Posted by: Dave Raffo
cloud, data warehousing, GPFS, hadoop, ibm
IBM won the Supercomputing 2010 HPC Storage Challenge this week with a technology designed for signifcantly improvement performance of running analytics and queries for large data sets as well as cloud applications.
Developed at IBM Research Almaden, the General Parallel File System-Shared Nothing Cluster (GPFS-SNC) uses the Hadoop Distributed File System (HDFS) for what IBM calls “high availability through advanced clustering, dynamic file system management and data replication, and can even continue to provide data access when the cluster experiences storage or node malfunctions.”

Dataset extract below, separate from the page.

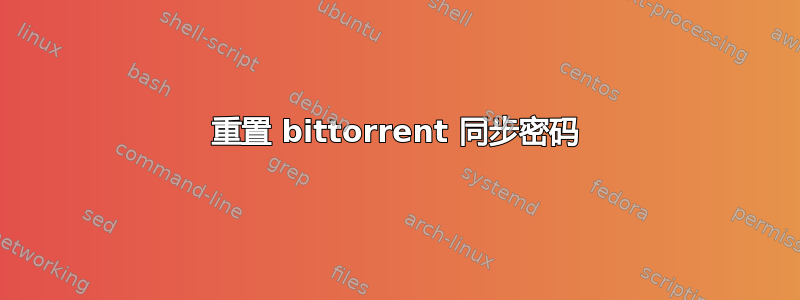 重置 bittorrent 同步密码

Prasenjit Sarkar, master inventor for storage analytics and resiliency at IBM Research said the technology uses a distributed architecture where each node is independent and tasks are divided between computers. No node has to wait for another to perform a task. This removes bottlenecks associated with SANs because there is no single point of failure.
“The goal is to store large amounts of data as efficiently as possible,” he said. “This is an architecture for petabytes and even exabytes.”

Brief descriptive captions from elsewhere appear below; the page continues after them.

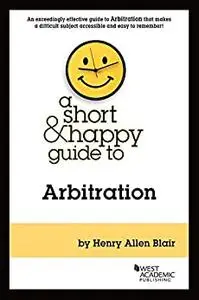 A Short & Happy Guide to Arbitration (Short & Happy Guides)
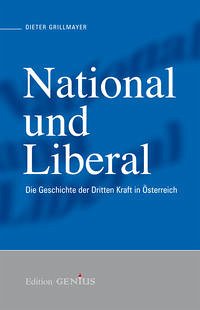 National und Liberal - Grillmayer, Dieter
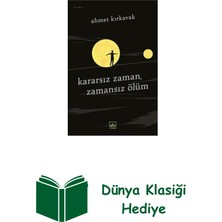 İthaki Yayınları Kararsız Zaman-Zamansız Ölüm + Dünya Klasiği Hediye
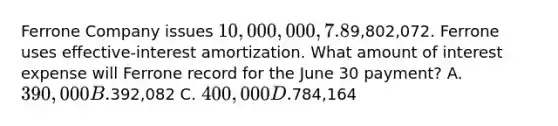 Ferrone Company issues 10,000,000, 7.8%, 20-year bonds to yield 8% on January 1, 2014. Interest is paid on June 30 and December 31. The proceeds from the bonds are9,802,072. Ferrone uses effective-interest amortization. What amount of interest expense will Ferrone record for the June 30 payment? A. 390,000 B.392,082 C. 400,000 D.784,164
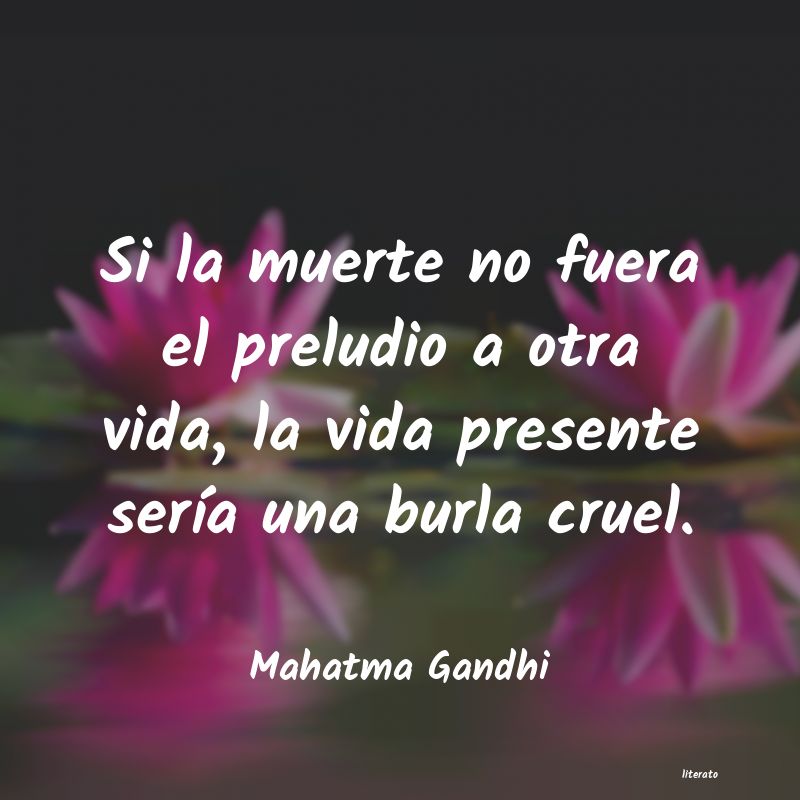 Mahatma Gandhi: Si la muerte no fuera el prelu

He said the architecture includes enterprise features such as client-side caching, disk caching, wide area replication, and archiving.
Sarkar said he couldn’t talk about any product plans or roadmap for GPFS-SNC, but he said possible use cases include analytical queries, largescale data warehousing products and cloud computing where storage is accessed in parallel. GPFS is used in IBM’s SONAS scale-out NAS product and its Smart Business Compute Cloud, so the new architecture is likely to show up there. It’s also a candidate for IBM’s recently acquired Netezza data warehousing platform.